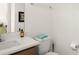 Modern half bathroom with a toilet, sink, and a white countertop, conveniently located at 701 Dennis Ave, Orlando, FL 32807
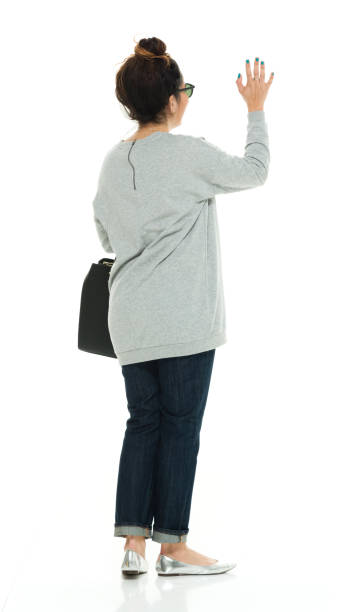 full length / rear view of 30-39 years old adult beautiful puerto rican ethnicity / latin american and hispanic ethnicity female / young women / one young woman only standing in front of white background wearing sweater / jeans / sunglasses - women puerto rican ethnicity smiling cheerful imagens e fotografias de stock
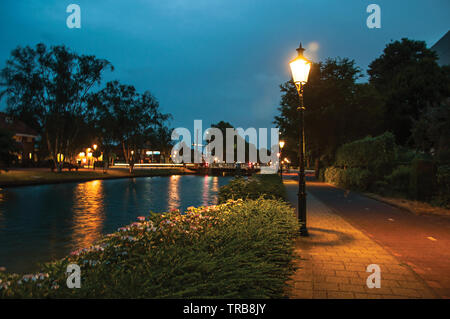 Night view of wide tree-lined canal, bridge and lamp post light in the foreground at Weesp. Pleasant village full of canals and green in Netherlands. Stock Photo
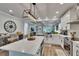 Bright kitchen features an island with seating, stainless steel appliances, and white cabinetry at 910 E Crenshaw St, Tampa, FL 33604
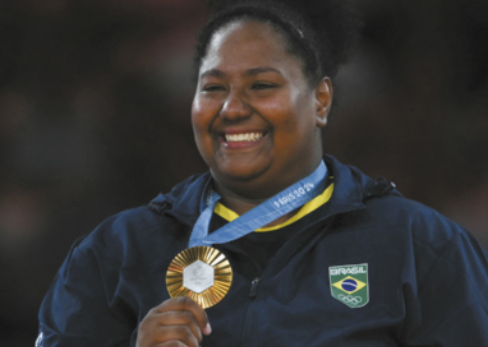 Fotografia de Beatriz Souza. Ela é uma mulher de cabelos cacheados, usando uma tiara, segurando uma medalha de ouro pendurada ao pescoço.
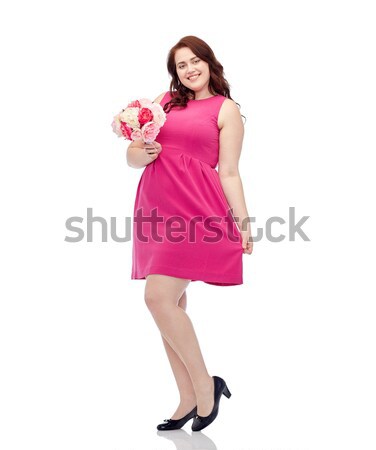 happy young plus size woman with flower bunch Stock photo © dolgachov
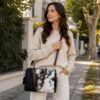 Cowhide mini duffel bag in black and brown with shoulder strap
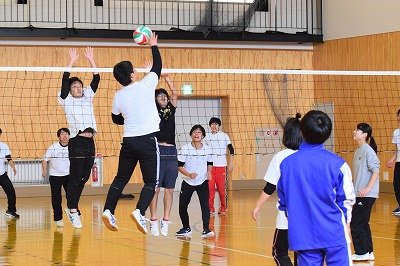 写真：バレーボールでアタックを打つ学生とブロックに飛ぶ学生
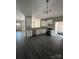 Bright kitchen features white cabinets, stainless steel appliances, and gray wood-look flooring at 1987 Robert Rufty Ln, Catawba, NC 28609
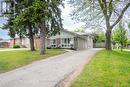 With mature trees & ample parking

========

=== What you should do ===
Reproduce the text of all ten items above verbatim, leaving out the pictures.

=== Output of the exercise ===
 Modern half bathroom with a toilet, sink, and a white countertop, conveniently located at 701 Dennis Ave, Orlando, FL 32807
 full length / rear view of 30-39 years old adult beautiful puerto rican ethnicity / latin american and hispanic ethnicity female / young women / one young woman only standing in front of white background wearing sweater / jeans / sunglasses - women puerto rican ethnicity smiling cheerful imagens e fotografias de stock
 Night view of wide tree-lined canal, bridge and lamp post light in the foreground at Weesp. Pleasant village full of canals and green in Netherlands. Stock Photo
 Bright kitchen features an island with seating, stainless steel appliances, and white cabinetry at 910 E Crenshaw St, Tampa, FL 33604
 Fotografia de Beatriz Souza. Ela é uma mulher de cabelos cacheados, usando uma tiara, segurando uma medalha de ouro pendurada ao pescoço.
 happy young plus size woman with flower bunch Stock photo © dolgachov
 Cowhide mini duffel bag in black and brown with shoulder strap
 写真：バレーボールでアタックを打つ学生とブロックに飛ぶ学生
 Bright kitchen features white cabinets, stainless steel appliances, and gray wood-look flooring at 1987 Robert Rufty Ln, Catawba, NC 28609
 With mature trees & ample parking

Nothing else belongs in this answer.